ABOUT THIS EXERCISE: In the entries below, count the lines that contain the word "site" and give only that number.

TASK MATERIAL:
- - -

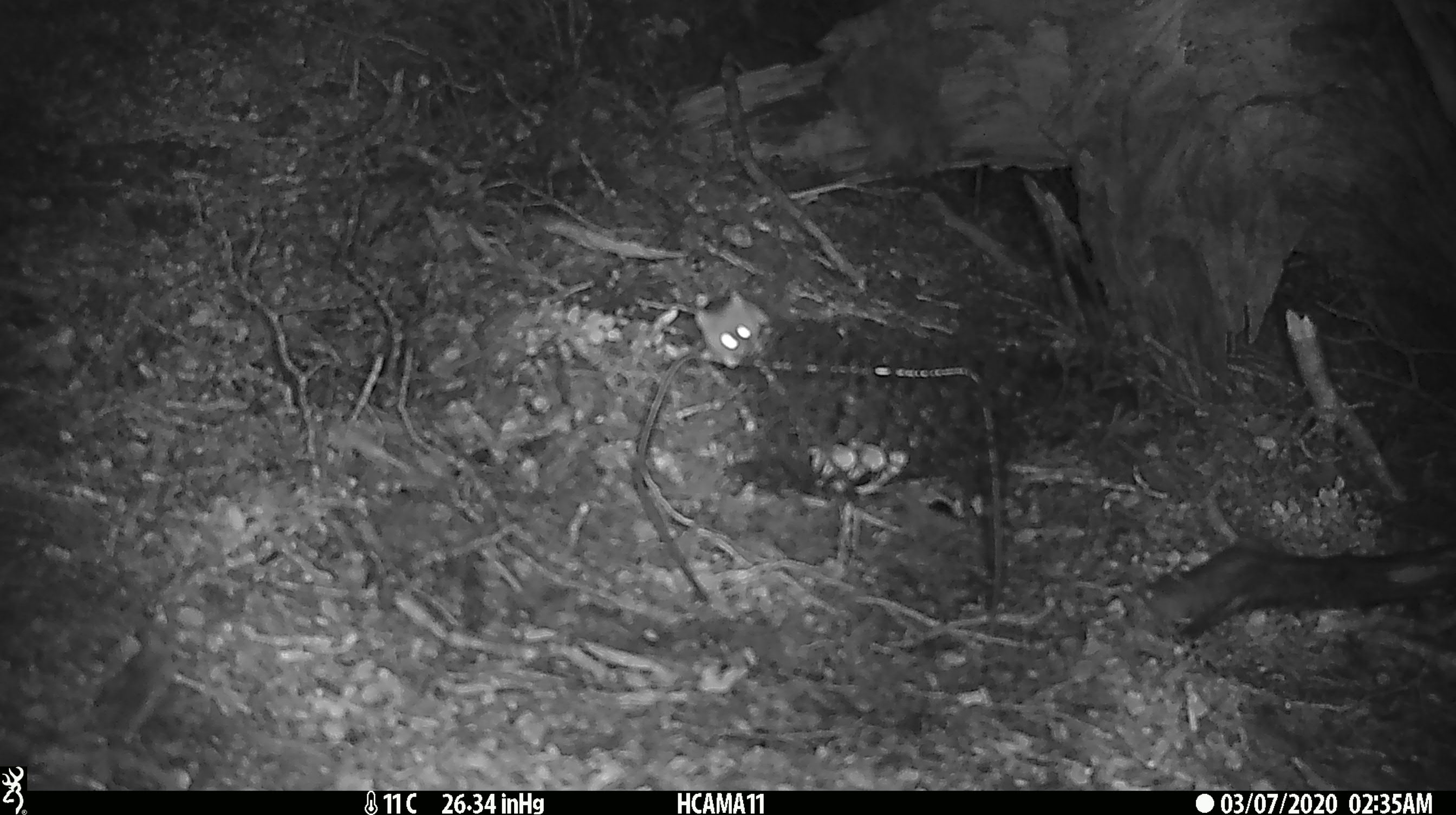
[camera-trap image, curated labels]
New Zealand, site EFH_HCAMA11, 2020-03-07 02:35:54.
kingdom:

- - -

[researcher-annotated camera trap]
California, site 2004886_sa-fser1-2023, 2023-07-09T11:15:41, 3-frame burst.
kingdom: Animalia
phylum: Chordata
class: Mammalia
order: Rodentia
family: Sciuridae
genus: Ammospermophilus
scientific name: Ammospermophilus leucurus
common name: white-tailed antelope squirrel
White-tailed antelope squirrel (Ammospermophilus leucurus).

- - -

RESULT: 2